Начлёт сидел за монитором и читал какой-то длинный документ. Тихие щелчки листаемых страниц звучали точками в неслышимом разговоре. При Славкином появлении он свернул окно, сдвинул консоль с монитором и потёр глаза.
    – Проходи, садись.
    Славка осторожно сел.
    – Прочёл я твой рапорт, – проворчал начлёт. – А теперь и ты прочти, сделай милость.
    Он перебросил пилоту стопку пластиковых листов. Славка взял и вчитался. Сейчас, неделю спустя, казалось, что слова в распечатке принадлежат кому-то другому.
    – Бред, – честно сказал он. И тут же поправился: – Ну, то есть, выглядит как бред.
    – Вот именно, – с нажимом произнёс Василий Иванович.
    – Но Василий Иванович, – жалобно сказал Славка. – Я же точно знаю, что видел!
    – Ну да, пирамиду, – рассудительно произнес герой анекдотов. – А почему не летающую тарелку с зелёненьким человечком? Коллективное бессознательное на марше, едрить его за ногу. Вспомни, сколько говорили о марсианских каналах – и что оказалось?
    – Я не могу вспомнить, меня тогда на свете не было, – сумрачно отозвался Славка. Начлёта, по его прикидкам, тоже, но напоминать об этом было бы наглостью.
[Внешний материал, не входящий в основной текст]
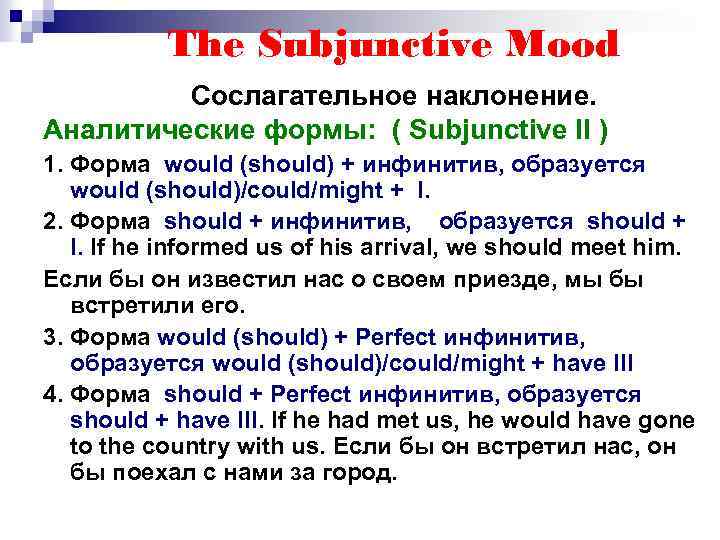 The Subjunctive Mood

Сослагательное наклонение.

Аналитические формы: ( Subjunctive II )

1. Форма would (should) + инфинитив, образуется would (should)/could/might + I.

2. Форма should + инфинитив, образуется should + I. If he informed us of his arrival, we should meet him.

Если бы он известил нас о своем приезде, мы бы встретили его.

3. Форма would (should) + Perfect инфинитив, образуется would (should)/could/might + have III

4. Форма should + Perfect инфинитив, образуется should + have III. If he had met us, he would have gone to the country with us. Если бы он встретил нас, он бы поехал с нами за город.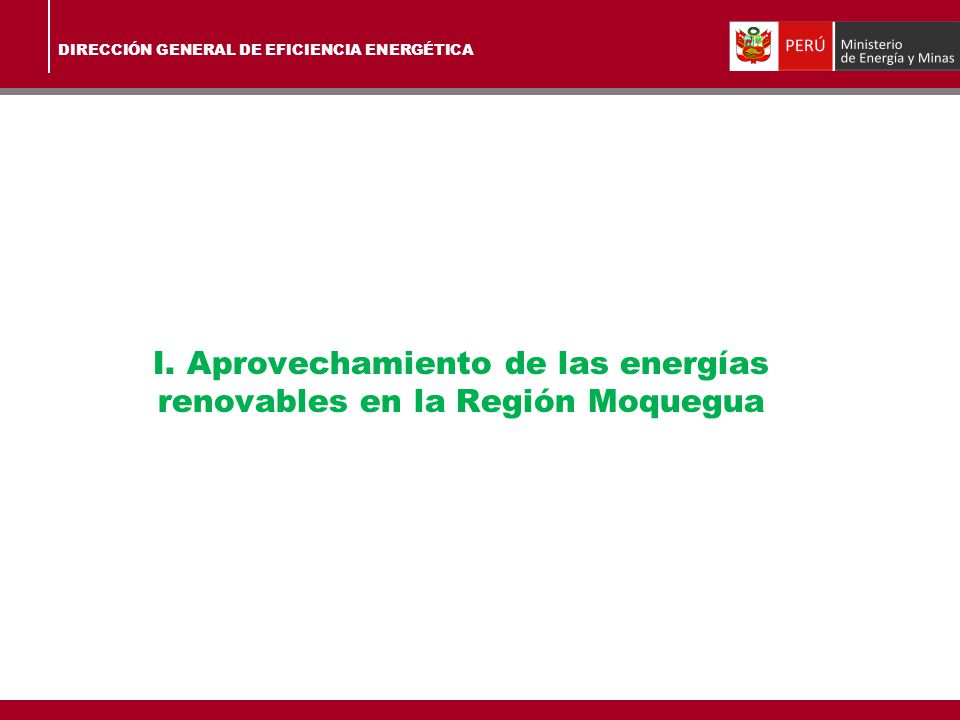 DIRECCIÓN GENERAL DE EFICIENCIA ENERGÉTICA

PERÚ Ministerio de Energía y Minas

I. Aprovechamiento de las energías renovables en la Región Moquegua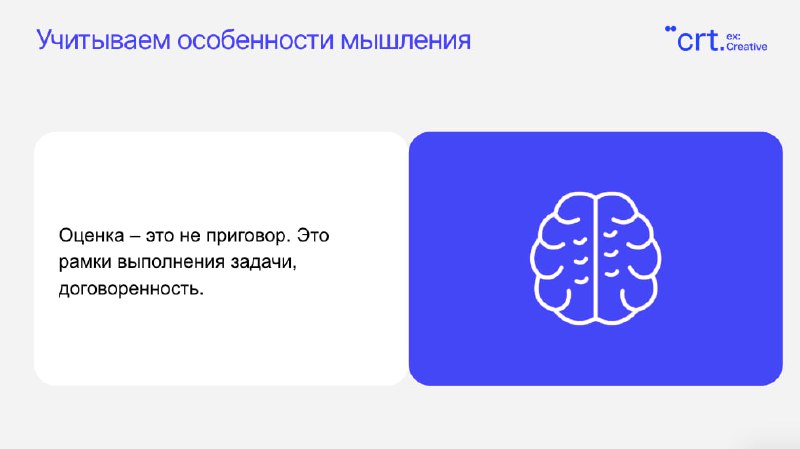 Учитываем особенности мышления

crt. ex: Creative

Оценка – это не приговор. Это рамки выполнения задачи, договоренность.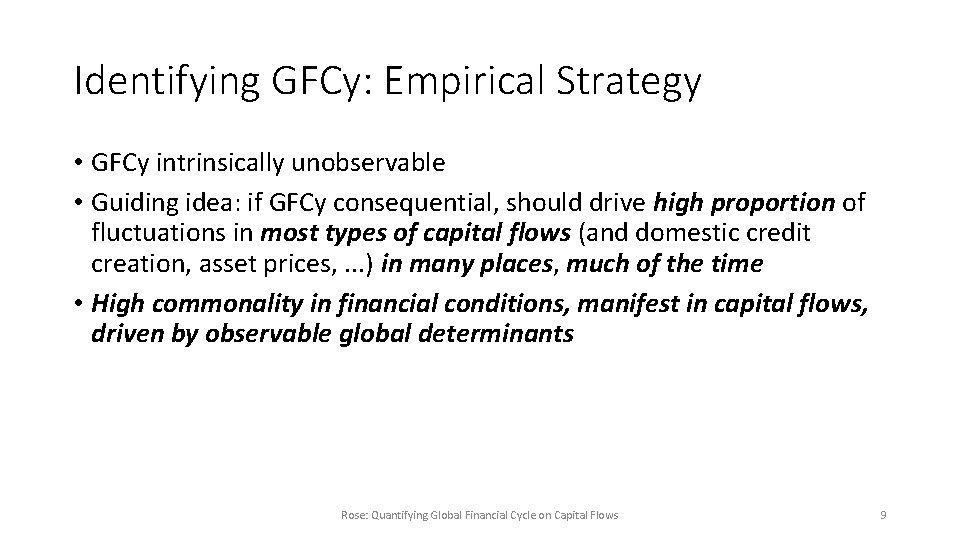 Identifying GFCy: Empirical Strategy

• GFCy intrinsically unobservable
• Guiding idea: if GFCy consequential, should drive high proportion of fluctuations in most types of capital flows (and domestic credit creation, asset prices, ...) in many places, much of the time
• High commonality in financial conditions, manifest in capital flows, driven by observable global determinants

Rose: Quantifying Global Financial Cycle on Capital Flows

9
    – Тогда слушай, что старшие говорят. Пока фотографий нет, твоя пирамида – не научный факт, а очередная космическая байка на радость уфологам. Да, ты – здоровый молодой парень. Только я-то получше тебя знаю, что и как может примерещиться в космосе – от одиночества, усталости, да мало ли от чего.
    Начлёт поморщился и потёр мясистый затылок, плавно переходящий в литую шею.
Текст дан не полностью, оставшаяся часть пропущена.